In most visitors, Alaska inspires wonder at its beauty, awe at its wildlife, and admiration for the hardiness of those who make their lives in its vast backcountry, enduring some of the harshest conditions on earth.
Alaska
Only in Alaska. Welcome to the ‘totem pole capital of the world.’
Native art has a rich history, but young artists want to expand.
Indigenous artists are fighting stereotypes, protesting appropriation and advocating for their own work.
KETCHIKAN, Alaska – An arched sign stretching between two city blocks welcomes travelers to “Alaska’s first city” and the “salmon capital of the world.” But Ketchikan, the first port on many Alaska cruises, has another nickname: the “totem pole capital of the world.”
Totem poles are unique to the Indigenous peoples of the Pacific Northwest. The ones around Ketchikan are particularly old and numerous.
“The history and the clans that own (the totem poles), like their animal clan crests, those are still living,” said Irene Dundas, Cultural Resources manager for the Ketchikan Indian Community. According to KIC’s website, its tribal citizens descend from Southeast Alaska’s three main Native peoples – Tlingit, Haida, Tsimshian – as well as other Alaska Native tribal nations. “We’re not black-and-white photos … We still practice our culture every day, and we live it.”
“Travelers should know that there are spectacular and diverse Indigenous experiences and stories across every region of the United States, each unlike the other and each transcending generations to get to them,” said Sherry L. Rupert, who is Paiute and Washoe and CEO of the American Indigenous Tourism Association.
Here’s what else visitors should know about Ketchikan, the “totem pole capital of the world.”
Why it matters
“Totem poles are often used to show like family history, clan relationships, crest animals, stories, events, or to memorialize a specific person or event, like a battle or a visit by a dignitary, those types of things,” said Hazel Brewi, a visitor information assistant at the Southeast Alaska Discovery Center, an interagency visitors center for public lands across the state.
There are more than 80 totem poles around Ketchikan, many of which are visible to the public, according to Erika Jayne Christian, program coordinator for Ketchikan Museums, which include the Totem Heritage Center, where the oldest totem poles are found.
Normally, she said, “They’re only really meant to last a generation – 70 or 80 years from the time that this giant western redcedar is felled and then carved and then raised in ceremony” until it naturally deteriorates.

§ Collected data:
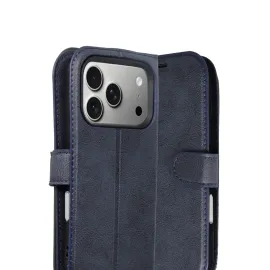 Newface Apple iPhone 17 Pro Trend S Plus Kapaklı Kılıf - Lacivert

§ Required action 1: Do the following statements agree with the article on Ketchikan's totem poles? Answer yes or no for each, quoting the words that decide it. (a) More than 80 totem poles stand around Ketchikan. (b) The oldest totem poles are found at the Southeast Alaska Discovery Center. (c) A totem pole is normally meant to last about two centuries.
§ Required action 2: Quote the article on Ketchikan's totem poles starting with "In most visitors, Alaska" and going on through "conditions on earth.".
§ Required action 3: Write what comes next in the article on Ketchikan's totem poles, picking up after its final sentence.

§ Written response 1:
(a) Yes: "There are more than 80 totem poles around Ketchikan"
(b) No: "the Totem Heritage Center, where the oldest totem poles are found"
(c) No: "They’re only really meant to last a generation – 70 or 80 years"

§ Written response 2:
In most visitors, Alaska inspires wonder at its beauty, awe at its wildlife, and admiration for the hardiness of those who make their lives in its vast backcountry, enduring some of the harshest conditions on earth.

§ Written response 3:
However, in the late 19th and early 20th centuries, residents of Native villages on neighboring islands began moving to Ketchikan for various reasons, including job opportunities. When surveyors went back decades later, they discovered many totem poles had been vandalized or stolen.
“When it comes to the totem poles, our village was totally wiped out by an expedition that came up,” said Teresa DeWitt, who is Tlingit and serves as a program assistant for Ketchikan Museums.
To protect the totem poles that remained, elders from Tlingit villages on Tongass Island and Village Island and a Haida village on Prince of Wales Island allowed theirs to be moved. “It was a very big thing,” DeWitt said. “It’s not something we normally do.”
The Totem Heritage Center was built to house these totem poles, which still belong to the villages’ descendants, and preserve and perpetuate the traditions behind them, with continuing guidance from a Native advisory board.
Outside the center and elsewhere around Ketchikan, visitors can find newer totem poles, including recreations carved as part of a Civilian Conservation Corps project that began in 1930s and modern-day totem poles by master carvers.
“There has been a real revival effort, and so people are learning to carve and learning to do Northwest Coast design,” said Dundas. “Totem poles are just a little sliver of the overall beautiful, beautiful culture.”
What to see
Visitors can see totem poles throughout Ketchikan, but there are three clusters.
Totem Heritage Center: A $9 Museum Pass covers admission to both the Totem Heritage Center and its sister museum, Tongass Historical Museum. “You’re able to really learn about where it is that you’re visiting … where you are in place and time,” said Christian.
Single museum admission costs $6 for adults under age 65, and $5 for those who are older. Admission is free for children age 17 and under, active-duty military service members, and local residents. Both museums are in downtown Ketchikan and reachable by foot from the cruise port or the borough’s free shuttle bus during the summer.
Saxman Totem Park: Visitors can see recreations of historic totem poles, a community clan house and a working totem pole workshop in the Organized Village of Saxman, less than 3 miles from downtown Ketchikan. Totem park tours run throughout the cruise season, from late April to early October. They can be booked directly through Cape Fox Tours, part of the village’s Alaska Native Corporation, or as excursions through cruise lines. Self-guided tours cost $8 while Cape Fox’s guided tours start at $129 and may include additional experiences, like traditional dance performances.
Kristy Shields, who is Tlingit, recalls being told as a kid “that we were going to dance on the dock for big canoes and it ended up being cruise ships.” Now she helps pass the tradition on to younger generations as tours dance manager for Cape Fox Tours. “They are dancing. They know their songs. They know who they are. They know where they come from.” Saxman can be reached by Ketchikan’s free shuttle in the summer or $2 city bus. There is also a foot and bike path, but walking from downtown takes about an hour.
Totem Bight State Historical Park: More than a dozen Tlingit and Haida totem poles and a community clan house stand in this 11-acre state park, according to a guide on its website. Like many of the totem poles in Saxman, Christian said these were carved as part of a CCC totem pole restoration program. Park admission costs $5 per person from May through September and is free from October through April. The park is roughly 10 miles north of downtown Ketchikan and can be reached by $2 city bus.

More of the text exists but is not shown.